Knowledge Frameworks – What other foundational frameworks might there be?

In the last post I introduced what is essentially my own understanding of what I’m calling ‘frameworks’ of foundational knowledge.  They may well be the same thing as schema from cognitive psychology; I’m only avoiding that term because I think it refers to something more, and something more technically specific, than what I’m speaking about there.

What other foundational frameworks might there be?

Kings and queens might be one for history.  Rivers and/or mountain ranges might also help with physical geography.  Grammar might be one for English.  The periodic table might be one for chemistry.  A collection of twenty fundamental formulae might serve for physics?

Kings_and_queens_A1_AW

Do we really want to go back to having kids memorise lists of kings and queens and dates of their reign… ?

A sense of place

I’m not a royalist by any stretch… so admitting that I might have been wrong, and maybe there was something to all this ‘dates of kings and queens’ business is not easy for me.  It’s obviously an idea that is still distasteful for others as well.

Here’s the reason for it though: they may serve well to people growing up in the UK as a framework for all other historical events from the last thousand years.  If you can connect a group of historical events together with the reign of a particular monarch then you start to build up an idea of what Britain during that time period looked like.  With that in place, any new event can be easily linked to that same monarch, adds to that mental image, and so very quickly builds greater storage strength for the memory.

Here’s the bit I was always missing: the kings and queens themselves might well be arbitrary.  There may be some particularly important people to know about, such as Henry VIII and the reformation of the UK, or Elizabeth I and her speech ahead of engaging the Spanish Armada, or King John and the Magna Carta – but beyond these, the totality of ‘dates of kings and queens’ would only serve as a framework onto which all other historical knowledge could be scaffolded.

In this sense, learning these is not about right-wing conservatism; it’s not about learning all about all the kings and queens, because ‘monarchy is important,’ but rather just a good framework for scaffolding on other historical knowledge.  The sceptical might fear a trojan horse here, in which case I would just encourage them to come up with their own framework that would serve the same role equally well, then we can talk about going with that instead.

For now, take a look at how one museum I visited earlier in the year opted to arrange its timelines:

Kings and Queens - 2

Kings and Queens - 3

Kings and Queens - 4

Kings and Queens - 5

There was no other mention of kings and queens anywhere in any of the text in the museum that I noticed.  The actual kings and queens themselves were utterly irrelevant, they were just being used by the museum to try to attach things that might be unfamiliar to a framework, to give them a sense of place in time.

Direction 1.
In the post on knowledge frameworks, reproduce everything from "Kings and Queens - 5" down to "place in time." word for word.
Direction 2.
Answer these questions from the post on knowledge frameworks:
(a) What does the post suggest might serve as a framework for chemistry?
(b) Which king is paired with the Magna Carta?
(c) What were the kings and queens used for in the museum's timelines?

Dataset content.
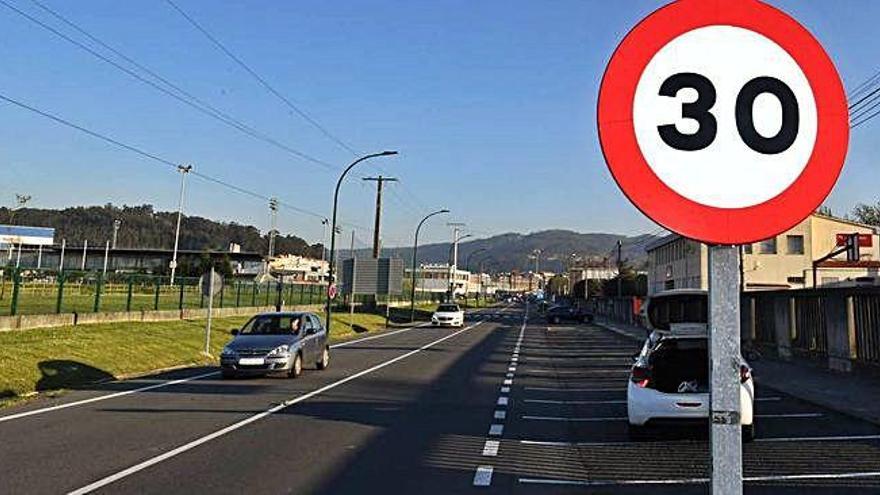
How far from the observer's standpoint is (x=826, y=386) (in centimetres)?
1612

Worked answer 1.
Kings and Queens - 5

There was no other mention of kings and queens anywhere in any of the text in the museum that I noticed.  The actual kings and queens themselves were utterly irrelevant, they were just being used by the museum to try to attach things that might be unfamiliar to a framework, to give them a sense of place in time.

Worked answer 2.
(a) The periodic table.
(b) King John.
(c) To attach things that might be unfamiliar to a framework, giving them a sense of place in time.